BusinessWeek Logo
Viewpoint February 23, 2009, 12:01AM EST

A Disruptive Solution for Health Care

Encouraging adoption of new health IT tools like SimulConsult by those left out of the current hidebound system is a path toward change for all

President Obama has advocated spending $20 billion to modernize the medical records and information systems of health-care providers, the vast majority of whom remain tied to their error-prone and inefficient pen-and-paper systems of yesteryear. The benefits of updating our health information infrastructure seem clear: It will reduce preventable medical errors, avoid the costs of unnecessary or duplicate testing, and cut into some of the paperwork and red tape that continues to drive frustrated clinicians out of practice.

And the power of health IT goes beyond simple record-keeping. The ability to mine vast amounts of data much more easily would be a boon for research and development of new therapeutics, as well as post-launch monitoring. It was 's expansive clinical database that allowed its researchers to identify problems with Merck's (MRK) Vioxx well before the drug was pulled off the market in 2004.

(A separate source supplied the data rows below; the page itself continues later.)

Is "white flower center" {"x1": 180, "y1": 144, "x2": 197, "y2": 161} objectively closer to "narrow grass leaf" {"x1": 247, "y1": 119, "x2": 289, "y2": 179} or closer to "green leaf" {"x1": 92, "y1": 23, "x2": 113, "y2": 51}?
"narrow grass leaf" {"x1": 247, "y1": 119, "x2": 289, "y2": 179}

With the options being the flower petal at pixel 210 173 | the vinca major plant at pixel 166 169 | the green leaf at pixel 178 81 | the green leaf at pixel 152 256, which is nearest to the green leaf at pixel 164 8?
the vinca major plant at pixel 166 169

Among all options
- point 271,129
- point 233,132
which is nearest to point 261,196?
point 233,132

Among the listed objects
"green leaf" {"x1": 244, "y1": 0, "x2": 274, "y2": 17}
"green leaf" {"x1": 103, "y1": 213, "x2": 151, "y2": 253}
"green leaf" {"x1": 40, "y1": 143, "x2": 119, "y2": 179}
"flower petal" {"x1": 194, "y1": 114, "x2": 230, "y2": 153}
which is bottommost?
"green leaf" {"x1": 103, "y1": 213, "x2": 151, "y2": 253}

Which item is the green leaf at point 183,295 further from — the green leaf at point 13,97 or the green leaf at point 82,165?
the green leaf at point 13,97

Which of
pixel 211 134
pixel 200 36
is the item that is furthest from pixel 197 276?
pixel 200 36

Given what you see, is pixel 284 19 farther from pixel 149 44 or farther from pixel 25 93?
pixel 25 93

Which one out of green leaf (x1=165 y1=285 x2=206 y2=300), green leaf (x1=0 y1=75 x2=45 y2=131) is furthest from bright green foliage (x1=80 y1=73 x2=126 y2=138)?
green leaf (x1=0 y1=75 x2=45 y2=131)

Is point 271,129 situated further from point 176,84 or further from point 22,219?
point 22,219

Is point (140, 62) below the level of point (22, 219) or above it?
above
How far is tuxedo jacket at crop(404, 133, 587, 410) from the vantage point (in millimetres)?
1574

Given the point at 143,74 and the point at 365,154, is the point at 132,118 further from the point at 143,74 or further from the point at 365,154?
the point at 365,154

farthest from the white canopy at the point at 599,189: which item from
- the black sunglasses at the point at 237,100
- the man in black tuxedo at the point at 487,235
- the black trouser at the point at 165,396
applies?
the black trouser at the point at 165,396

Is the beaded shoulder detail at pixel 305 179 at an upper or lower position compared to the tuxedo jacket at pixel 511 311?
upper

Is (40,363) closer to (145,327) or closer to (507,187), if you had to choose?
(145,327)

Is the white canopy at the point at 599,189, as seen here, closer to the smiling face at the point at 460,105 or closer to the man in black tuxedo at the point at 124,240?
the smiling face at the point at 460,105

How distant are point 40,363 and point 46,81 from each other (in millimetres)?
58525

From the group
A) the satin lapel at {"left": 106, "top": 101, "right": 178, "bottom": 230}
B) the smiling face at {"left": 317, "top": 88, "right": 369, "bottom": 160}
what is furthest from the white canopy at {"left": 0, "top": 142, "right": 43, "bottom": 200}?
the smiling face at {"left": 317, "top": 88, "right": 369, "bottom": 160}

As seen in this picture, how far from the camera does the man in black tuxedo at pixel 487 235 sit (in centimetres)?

Why Providers Resist Change

Indeed, President Obama's ambitious initiative could be framed as yet another important step toward fixing some of the deadly systemic problems highlighted by the Institute of Medicine in 1999, which revealed that medical errors caused as many deaths as the crashes of 200 jumbo jets each year. But how can we best ensure success in upgrading a health-care system that, despite constantly adapting to new medical technologies and therapeutics, paradoxically seems unable to step into the digital information age? And will $20 billion even begin to make a dent?

The answers lie in understanding the concept of disruptive innovation, which explains how successful and dominant businesses can be completely upended by new players that enter the marketplace using markedly different business models. First, it's important to understand that incumbent businesses have every incentive to maintain the practices and processes that made them successful to begin with. Any attempt to alter the way things are done, particularly if change threatens profitability, is almost always met with resistance.

Yet this sort of change is exactly what most health IT "interoperability" and "standards" proponents are asking hospital systems and physician practices to do. Nearly all of these providers have figured out a path to succeed in the existing system—their personnel, their work routines, and their budgets have all interlocked together to form business models that work. Very few of them are clamoring for a health IT system that does not fit with their existing resources and operations. Cajoling reluctant providers to modernize their health IT systems is an exercise sure to result in tremendous frustration among all stakeholders and waste far greater amounts of money than the huge sums already put forth. It's akin to trying to convince all the professional sports leagues to begin scoring their games in a uniform way. Everyone would likely agree that keeping score is important, but such a change would so fundamentally alter the way games are played within each individual league that it would be impossible to introduce—despite its potential benefits.

Start with Excluded Customers

So if change is so difficult, how does an industry ever introduce greater quality, efficiency, and affordability? Disruptive innovations have been able to do this over and over in a myriad of industries by initially taking root and introducing change in areas of "nonconsumption." As I outline in The Innovator's Prescription: A Disruptive Solution for Health Care, these are markets or tiers of customers that are normally ignored by the leading incumbents because they don't have the money or skill to purchase and use their products and services.